There’s a toad problem in the psychedelics industry, Sonoran toads specifically.
These large, underground-dwelling toads have N, N-Dimethyltryptamine (DMT) as a venom on their skin that the toad uses as a defense against predators. DMT is a type of natural psychedelic that has been gaining popularity among both researchers and random psychedelic experience seekers.
The Sonoran toad venom is in such high demand that they are being harassed and abused by people who want to experience the intense psychedelic experience that DMT gives anyone who ingests it. People are seeking out and finding these toads in central Arizona and southwestern New Mexico, which has forced the National Park Service to warn visitors not to lick the frogs and otherwise disturb their natural habitat for fear of a causing a catastrophic demise of the toad.
But science has come to the rescue of the toad.
Chemical synthesis of DMT was first explored as an option for DMT in clinical use in 2020.
Now, PsyBio Therapeutics Corp. (TSX-V: PSYB) (OTCQB: PSYB) is working to provide a biosynthetic version of the toad venom that can be used safely in research and ends the issue with procuring DMT from toads.
“Biosynthesis is a more environmentally sound, faster, and cost-effective way to manufacture these types of molecules than chemical synthesis, without endangering any species of toad or other natural creature,” said Dr. Michael Spigarelli, PsyBio’s chief medical and chief scientific officer, in a press release.
PsyBio has ongoing research and development for other naturally occurring psychoactive tryptamines originally discovered in different varieties of hallucinogenic mushrooms, as well as other tryptamines and phenethylamines.
While PsyBio takes the approach of creating a biosynthetic psychedelic that is safe for the environment and offers protection to a certain specifies of toad, there are other companies looking to make a biosynthetic version of psilocybin as a simpler and cheaper option for clinical trial research and, eventually, development into a pharmaceutical.

> _DATA TO EXAMINE_
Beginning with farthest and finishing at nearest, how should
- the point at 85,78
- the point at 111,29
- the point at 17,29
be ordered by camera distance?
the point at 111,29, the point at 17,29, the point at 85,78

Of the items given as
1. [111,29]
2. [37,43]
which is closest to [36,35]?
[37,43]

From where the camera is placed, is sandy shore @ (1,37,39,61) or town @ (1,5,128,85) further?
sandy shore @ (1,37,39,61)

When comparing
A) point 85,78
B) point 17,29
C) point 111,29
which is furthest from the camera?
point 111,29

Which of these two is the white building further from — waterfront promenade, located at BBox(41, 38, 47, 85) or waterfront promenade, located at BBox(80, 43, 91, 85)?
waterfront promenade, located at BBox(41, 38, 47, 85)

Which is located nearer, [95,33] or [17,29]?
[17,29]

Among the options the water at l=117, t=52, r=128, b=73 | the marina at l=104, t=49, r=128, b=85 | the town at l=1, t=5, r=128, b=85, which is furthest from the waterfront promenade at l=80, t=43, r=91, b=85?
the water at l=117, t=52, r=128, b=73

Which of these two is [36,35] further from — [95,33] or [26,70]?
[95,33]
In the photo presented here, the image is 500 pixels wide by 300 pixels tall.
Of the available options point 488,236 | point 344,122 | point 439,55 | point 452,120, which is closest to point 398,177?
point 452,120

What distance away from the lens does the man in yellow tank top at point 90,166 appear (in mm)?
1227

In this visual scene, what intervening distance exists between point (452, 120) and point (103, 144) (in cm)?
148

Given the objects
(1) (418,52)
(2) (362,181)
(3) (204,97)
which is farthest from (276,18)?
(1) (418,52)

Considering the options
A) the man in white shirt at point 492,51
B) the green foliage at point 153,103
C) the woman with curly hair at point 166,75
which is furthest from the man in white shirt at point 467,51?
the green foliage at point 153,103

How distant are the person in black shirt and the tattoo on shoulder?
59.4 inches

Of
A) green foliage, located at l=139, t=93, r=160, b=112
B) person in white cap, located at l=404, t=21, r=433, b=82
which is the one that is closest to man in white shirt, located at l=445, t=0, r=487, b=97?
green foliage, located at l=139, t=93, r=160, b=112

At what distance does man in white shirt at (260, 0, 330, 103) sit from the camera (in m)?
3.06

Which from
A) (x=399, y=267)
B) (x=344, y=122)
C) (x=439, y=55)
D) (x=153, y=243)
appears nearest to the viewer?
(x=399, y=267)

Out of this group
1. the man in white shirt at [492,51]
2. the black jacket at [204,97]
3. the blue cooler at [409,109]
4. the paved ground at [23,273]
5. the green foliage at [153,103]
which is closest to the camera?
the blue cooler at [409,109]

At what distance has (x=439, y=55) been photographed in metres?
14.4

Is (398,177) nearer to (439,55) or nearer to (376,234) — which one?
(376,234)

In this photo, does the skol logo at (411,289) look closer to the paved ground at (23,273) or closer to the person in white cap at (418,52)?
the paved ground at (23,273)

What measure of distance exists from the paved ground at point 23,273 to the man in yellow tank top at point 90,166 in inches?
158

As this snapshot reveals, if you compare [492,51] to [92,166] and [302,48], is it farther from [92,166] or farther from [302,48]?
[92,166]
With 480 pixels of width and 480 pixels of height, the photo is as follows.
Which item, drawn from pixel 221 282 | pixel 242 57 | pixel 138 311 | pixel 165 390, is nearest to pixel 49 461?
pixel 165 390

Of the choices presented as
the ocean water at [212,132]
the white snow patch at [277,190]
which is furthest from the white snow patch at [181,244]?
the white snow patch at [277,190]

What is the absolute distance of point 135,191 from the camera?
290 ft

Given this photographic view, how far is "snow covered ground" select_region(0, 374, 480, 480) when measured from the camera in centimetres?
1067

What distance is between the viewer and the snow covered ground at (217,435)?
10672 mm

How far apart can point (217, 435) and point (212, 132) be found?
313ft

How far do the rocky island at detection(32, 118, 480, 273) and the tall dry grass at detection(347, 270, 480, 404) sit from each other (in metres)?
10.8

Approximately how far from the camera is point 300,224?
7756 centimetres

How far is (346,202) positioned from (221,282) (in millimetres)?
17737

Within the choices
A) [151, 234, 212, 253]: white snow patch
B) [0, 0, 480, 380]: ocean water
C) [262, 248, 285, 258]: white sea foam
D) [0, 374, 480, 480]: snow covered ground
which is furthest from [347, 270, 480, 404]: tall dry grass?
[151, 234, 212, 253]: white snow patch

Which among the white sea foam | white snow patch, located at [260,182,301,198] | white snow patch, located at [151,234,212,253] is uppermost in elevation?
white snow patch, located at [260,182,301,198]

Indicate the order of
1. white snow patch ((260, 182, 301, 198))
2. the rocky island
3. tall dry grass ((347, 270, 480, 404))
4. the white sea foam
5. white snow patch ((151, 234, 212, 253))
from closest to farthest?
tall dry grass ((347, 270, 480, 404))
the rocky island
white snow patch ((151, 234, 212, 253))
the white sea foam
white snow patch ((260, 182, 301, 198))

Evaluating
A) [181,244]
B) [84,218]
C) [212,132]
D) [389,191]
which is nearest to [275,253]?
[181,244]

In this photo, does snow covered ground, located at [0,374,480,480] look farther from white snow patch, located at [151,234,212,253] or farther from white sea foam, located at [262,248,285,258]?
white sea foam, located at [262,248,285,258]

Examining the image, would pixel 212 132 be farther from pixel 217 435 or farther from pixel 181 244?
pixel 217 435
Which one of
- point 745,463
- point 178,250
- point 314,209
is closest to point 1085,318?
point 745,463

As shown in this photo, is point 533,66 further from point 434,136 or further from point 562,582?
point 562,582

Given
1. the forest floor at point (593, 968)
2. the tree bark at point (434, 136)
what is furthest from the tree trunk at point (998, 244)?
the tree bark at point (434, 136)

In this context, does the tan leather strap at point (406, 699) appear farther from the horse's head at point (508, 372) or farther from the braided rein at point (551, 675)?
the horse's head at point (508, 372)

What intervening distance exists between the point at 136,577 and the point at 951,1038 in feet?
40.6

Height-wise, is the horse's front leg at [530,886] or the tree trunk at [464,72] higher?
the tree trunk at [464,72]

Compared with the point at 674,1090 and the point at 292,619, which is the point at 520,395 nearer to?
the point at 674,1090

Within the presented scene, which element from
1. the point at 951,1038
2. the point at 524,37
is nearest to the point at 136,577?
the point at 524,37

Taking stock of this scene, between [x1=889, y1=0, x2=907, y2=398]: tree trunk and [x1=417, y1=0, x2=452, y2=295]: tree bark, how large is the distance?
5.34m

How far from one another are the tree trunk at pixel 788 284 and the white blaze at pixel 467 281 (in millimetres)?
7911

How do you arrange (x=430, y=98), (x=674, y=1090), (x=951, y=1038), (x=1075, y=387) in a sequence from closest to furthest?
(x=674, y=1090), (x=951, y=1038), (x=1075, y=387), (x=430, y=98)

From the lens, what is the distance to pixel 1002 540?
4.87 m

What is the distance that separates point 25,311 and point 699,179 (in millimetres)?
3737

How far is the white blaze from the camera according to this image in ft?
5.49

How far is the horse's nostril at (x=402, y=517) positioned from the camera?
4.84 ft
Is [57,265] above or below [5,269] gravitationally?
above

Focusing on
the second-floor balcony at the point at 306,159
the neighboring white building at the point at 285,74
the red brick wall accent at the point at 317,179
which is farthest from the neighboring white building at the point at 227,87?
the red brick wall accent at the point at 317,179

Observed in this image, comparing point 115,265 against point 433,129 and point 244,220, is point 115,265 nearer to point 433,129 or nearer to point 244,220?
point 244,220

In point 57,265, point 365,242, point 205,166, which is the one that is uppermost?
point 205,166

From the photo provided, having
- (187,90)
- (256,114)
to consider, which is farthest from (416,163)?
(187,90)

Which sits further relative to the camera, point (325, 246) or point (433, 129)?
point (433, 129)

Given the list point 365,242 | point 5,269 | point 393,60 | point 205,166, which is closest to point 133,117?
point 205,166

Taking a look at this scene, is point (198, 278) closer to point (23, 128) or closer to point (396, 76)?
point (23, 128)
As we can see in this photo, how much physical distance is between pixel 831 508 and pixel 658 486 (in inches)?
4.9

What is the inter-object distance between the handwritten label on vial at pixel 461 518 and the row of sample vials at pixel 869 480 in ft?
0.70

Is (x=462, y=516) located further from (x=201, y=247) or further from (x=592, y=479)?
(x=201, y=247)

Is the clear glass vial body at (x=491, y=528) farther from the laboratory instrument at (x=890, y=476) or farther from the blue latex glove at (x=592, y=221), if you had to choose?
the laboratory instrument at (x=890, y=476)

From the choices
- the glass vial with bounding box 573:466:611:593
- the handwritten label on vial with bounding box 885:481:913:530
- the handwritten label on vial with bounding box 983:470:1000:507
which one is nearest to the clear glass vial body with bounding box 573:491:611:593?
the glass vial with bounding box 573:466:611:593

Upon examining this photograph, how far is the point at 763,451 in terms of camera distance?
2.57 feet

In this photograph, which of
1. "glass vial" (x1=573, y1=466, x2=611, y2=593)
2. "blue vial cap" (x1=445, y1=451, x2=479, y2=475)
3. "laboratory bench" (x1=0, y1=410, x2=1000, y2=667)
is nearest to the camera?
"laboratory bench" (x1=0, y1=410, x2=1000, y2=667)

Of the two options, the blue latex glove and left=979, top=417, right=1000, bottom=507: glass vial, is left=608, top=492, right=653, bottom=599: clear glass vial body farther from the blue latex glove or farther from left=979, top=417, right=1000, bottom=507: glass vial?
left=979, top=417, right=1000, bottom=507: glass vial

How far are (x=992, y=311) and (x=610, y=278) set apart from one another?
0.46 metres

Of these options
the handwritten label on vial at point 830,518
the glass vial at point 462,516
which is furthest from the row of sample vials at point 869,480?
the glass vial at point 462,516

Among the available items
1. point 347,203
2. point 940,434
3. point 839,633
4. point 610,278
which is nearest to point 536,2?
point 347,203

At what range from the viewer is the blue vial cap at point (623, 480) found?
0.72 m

> _YOUR TASK_
Can you give back the toad venom article, beginning at the words "The Sonoran toad" and stopping after "DMT from toads.", with "catastrophic" switched to "devastating"?

> _REPLY TO THE EXERCISE_
The Sonoran toad venom is in such high demand that they are being harassed and abused by people who want to experience the intense psychedelic experience that DMT gives anyone who ingests it. People are seeking out and finding these toads in central Arizona and southwestern New Mexico, which has forced the National Park Service to warn visitors not to lick the frogs and otherwise disturb their natural habitat for fear of a causing a devastating demise of the toad.
But science has come to the rescue of the toad.
Chemical synthesis of DMT was first explored as an option for DMT in clinical use in 2020.
Now, PsyBio Therapeutics Corp. (TSX-V: PSYB) (OTCQB: PSYB) is working to provide a biosynthetic version of the toad venom that can be used safely in research and ends the issue with procuring DMT from toads.